The Forgetting Curve; from Stahl et al CNS Spectr. 2010;15(8):491-504 --- click image for source

For medical students and doctors (and their patients!), this is important. We should not be learning information for a one-off test. There are many facts that we need to carry in our memories to function as experts in our profession. Also, more prosaically, over the course of our careers we are subjected to repeated examinations that require us to recall facts previously learned and to build on previous knowledge.

So, what is the answer?

In addition to actively discussing, using and teaching the information we learn from clinical practice, I think learning by spaced repetition is a useful strategy. I have been experimenting with this over the past year or so.

What is learning by spaced repetition?

Spaced repetition utilises the spacing effect, which comes from an observation made by Ebbinghaus over a hundred years ago:

 “…with any considerable number of repetitions a suitable distribution of them over a space of time is decidedly more advantageous than the massing of them at a single time.”
— Ebbinghaus, H. (1885). Über das Gedchtnis. Untersuchungen zur experimentellen Psychologie. Leipzig: Duncker & Humblot; the English edition is Ebbinghaus, H. (1913). Memory. A Contribution to Experimental Psychology. New York: Teachers College, Columbia University (Reprinted Bristol: Thoemmes Press, 1999). [free fulltext online]

www.gwern.net provides an excellent description of how the spacing effect works:

 “The spacing effect essentially says that if you have a question (“What is the fifth letter in this random sequence you learned?”), and you can only study it, say, 5 times, then your memory of the answer (‘e’) will be strongest if you spread your 5 tries out over a long period of time – days, weeks, and months. One of the worst things you can do is blow your 5 tries within a day or two. You can think of the ‘forgetting curve’ as being like a chart of radioactive half-lives: each review bumps your memory up in strength 50% of the chart, say, but review doesn’t do very much in the early days because the memory simply hasn’t decayed very much!”
— www.gwern.net

In other words, if you are a busy person and need to commit something to memory, you should space out the repetitions to improve retention. This is shown graphically below:

How spaced repetition improves recall (from Wired) — click image for source

It is also clear, that active recall is far more effective than passively rereading information. This means that we need to test ourselves. Indeed, psychologists call this the ‘testing effect‘, and it was well described by Francis Bacon in the Novum Organum centuries ago:

 “If you read a piece of text through twenty times, you will not learn it by heart so easily as if you read it ten times while attempting to recite from time to time and consulting the text when your memory fails.”
— Francis Bacon, 1620

How effective is spaced repetition?

This seems to be difficult to quantify. A meta-analysis in 1999 suggested that those who learn information by spaced repetition will outperform 67% of those who learn by mass presentation given the same number of practice episodes. Of course, this will vary according to the “nature of the task being practiced, the inter-trial time interval, and the interaction between these two variables”. Also, the studies varied in methodological rigour.

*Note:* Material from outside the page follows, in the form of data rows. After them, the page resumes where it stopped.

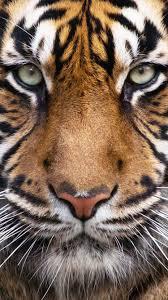 خلفيات Eroo على تويتر خلفيات حيوانات Hd Tiger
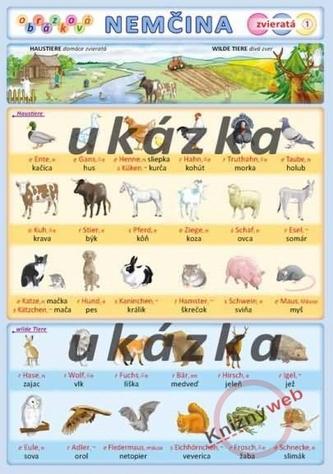 Obrázková nemčina 1 - zvieratá - Kupka a kol. Petr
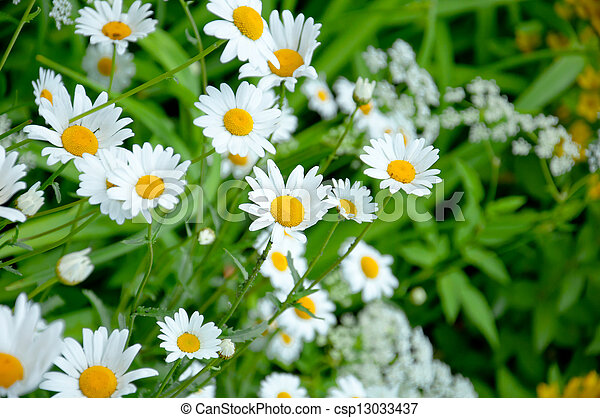Wild daisies in the meadow - csp13033437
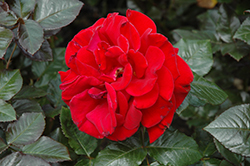 Drop Dead Red Rose (Rosa 'Drop Dead Red') at Jolly Lane Greenhouse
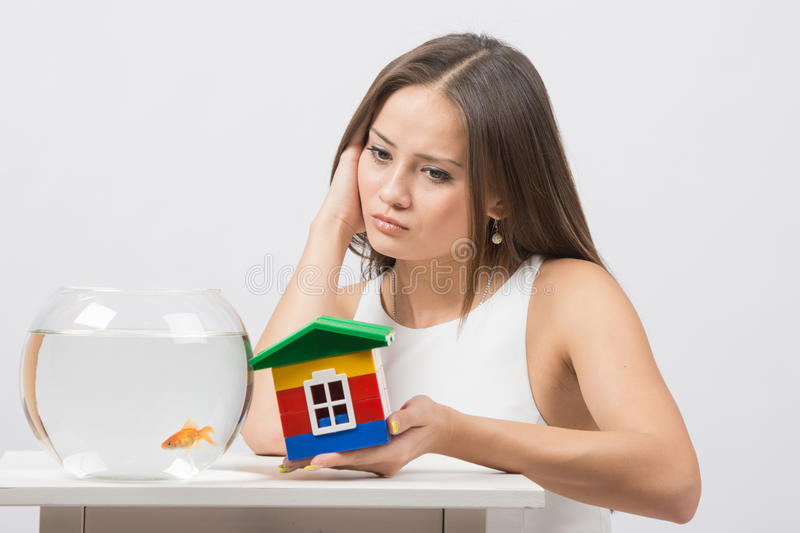 She knocks on the wall of the house a toy aquarium with goldfish. A young girl sits next to a round aquarium in which swimming goldfish stock image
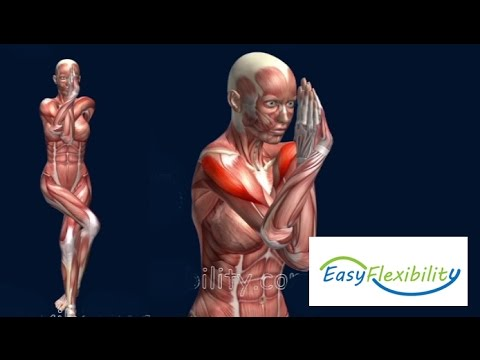 , title : 'How to Eagle Pose Garudasana Yoga  Muscle Anatomy EasyFlexiiblity'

  •  Donovan, J. J., & Radosevich, D. J. (1999). A meta-analytic review of the distribution of practice effect: Now you see it, now you don’t. Journal of Applied Psychology, 84(5), 795-805.

How can spaced repetition be put into practice?

The simple answer is: use computer software.

There are a number of programs available. I have used Mnemosyne and Anki and found them to be comparable. Both are free. However, when I decided to get serious about putting spaced repetition software into practice I committed to Anki and paid the additional ~$US25 for the iphone app.

Why did I do this?

Anki uses an algorithm to predict when you need to be re-exposed to a flashcard for optimal retention. When you have tested yourself you can grade the difficulty you had in remembering the answer with a touch of a button, and Anki will put the card back into the virtual pack in the correct place. The algorithm uses an ‘expanding spacing’ approach. This means that the more times you review a card the greater the time interval until the next review (unless you couldn’t remember it, then it moves back to the front of the cue!). There appears to be an ongoing controversy about how best to space trials for longterm recall, but Anki’s algorithm is probably as effective and as efficient as any other.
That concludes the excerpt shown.